Cuando Victoria Lucila Pérez se reencontró con Agustín, en 2015, atravesaba un momento difícil en su vida personal: venía de dos relaciones fallidas consecutivas.

sábado 02/05/2026 - 9:26
Compartí esta noticia

“Story time de cómo me junté con mi tío (mi pareja de 11 años) y tuvimos dos hijos”, se titula el video que compartió Victoria Lucila Pérez en su cuenta de TikTok y que rápidamente se hizo viral. No solo por la sinceridad de su relato sino también por la polémica que desató y el “hate” que recibió de sus seguidores.

Si bien la joven de 32 años admitió que estaba preparada para recibir críticas hacia su persona, lo que realmente la afectó fueron los comentarios dirigidos a sus hijos. “Muchos usuarios hicieron insinuaciones y burlas sobre posibles consecuencias genéticas y discapacidades. A mí decime lo que quieras, pero con los chicos no”, señaló Victoria en diálogo con Infobae, profundamente angustiada, publicó Infobae.

“Primero pensé en cerrar la cuenta, pero después opté por desactivar los comentarios en ese video puntual para resguardar a mis hijos de la violencia que se había generado”, admitió la protagonista de la historia de amor que revolucionó las redes sociales.

Una vida marcada por vínculos complejos
Antes de que su historia se volviera viral, Victoria llevaba una vida atravesada por conflictos personales y búsquedas emocionales intensas. Nacida y criada en el barrio porteño de Floresta, atravesó una relación de tres años que no terminó de la mejor manera. Para ese entonces, a Victoria ya se le había despertado el deseo de ser madre pero las circunstancias que rodeaban ese noviazgo parecían no acompañar.

Cuando la relación llegó a su fin, en 2015, fue su madre quien la incentivó a que saliera y conociera gente nueva. Fue justamente a partir de ese empujón que aceptó conocer a un joven que trabajaba cerca de su casa.

Aunque al principio no buscaba una relación seria, ese encuentro —que surgió casi como una forma de distraerse— terminó cambiando por completo el rumbo de su vida. “Quedé embarazada y a los cinco meses nos separamos.
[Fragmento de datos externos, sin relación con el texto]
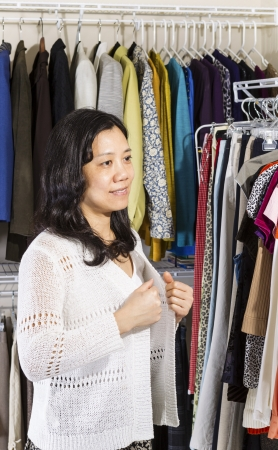 Vertical portrait of mature Asian woman in walk-in closet putting on her white sweater  photo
La relación no prosperó”, contó Victoria.

El encuentro inesperado
Con su bebé a cuestas, la joven comenzó a trabajar de niñera en la casa de su abuela materna cuidando al hijo de su prima. Allí, también se alojaba Agustín, el sobrino de su abuela, que había llegado desde Catamarca tras una separación.

“Era mi tío, pero no lo tenía muy incorporado porque nos habíamos visto muy pocas veces cuando éramos chicos. Además, era apenas un año mayor que yo. No lo veía de esa manera”, admitió.

Los primeros encuentros fueron casuales, casi cotidianos. Compartían desayunos, charlas informales, rutinas simples. Él buscaba trabajo y ella cuidaba a los niños. “La conexión empezó de forma casi imperceptible. Fue de a poquito. Un mensaje por Whatsapp, un chocolate de regalo. Yo no quería saber nada con nadie después de lo que había sufrido con mis últimas dos parejas, pero él me empezó a demostrar que el amor podía ser distinto”, relató.

La primera salida entre Victoria y Agustín fue sencilla, casi improvisada y con un tono más cercano a lo familiar que a una cita romántica. “Fuimos al cine al shopping de Devoto acompañados por una prima mía. Fue un plan grupal. No pasó nada”, contó.